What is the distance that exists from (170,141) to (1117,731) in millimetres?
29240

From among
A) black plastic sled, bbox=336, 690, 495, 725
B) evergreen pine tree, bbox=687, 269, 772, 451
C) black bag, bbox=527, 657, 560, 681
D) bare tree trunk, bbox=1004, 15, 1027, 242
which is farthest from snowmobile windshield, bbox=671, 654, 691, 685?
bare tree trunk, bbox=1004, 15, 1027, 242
====
Reproduce the entire listing above word for word, keeping every line unchanged.

Correct output:
What is the distance that exists from (170,141) to (1117,731) in millimetres?
29240

From among
A) black plastic sled, bbox=336, 690, 495, 725
B) evergreen pine tree, bbox=687, 269, 772, 451
C) black bag, bbox=527, 657, 560, 681
D) bare tree trunk, bbox=1004, 15, 1027, 242
which is farthest from snowmobile windshield, bbox=671, 654, 691, 685?
bare tree trunk, bbox=1004, 15, 1027, 242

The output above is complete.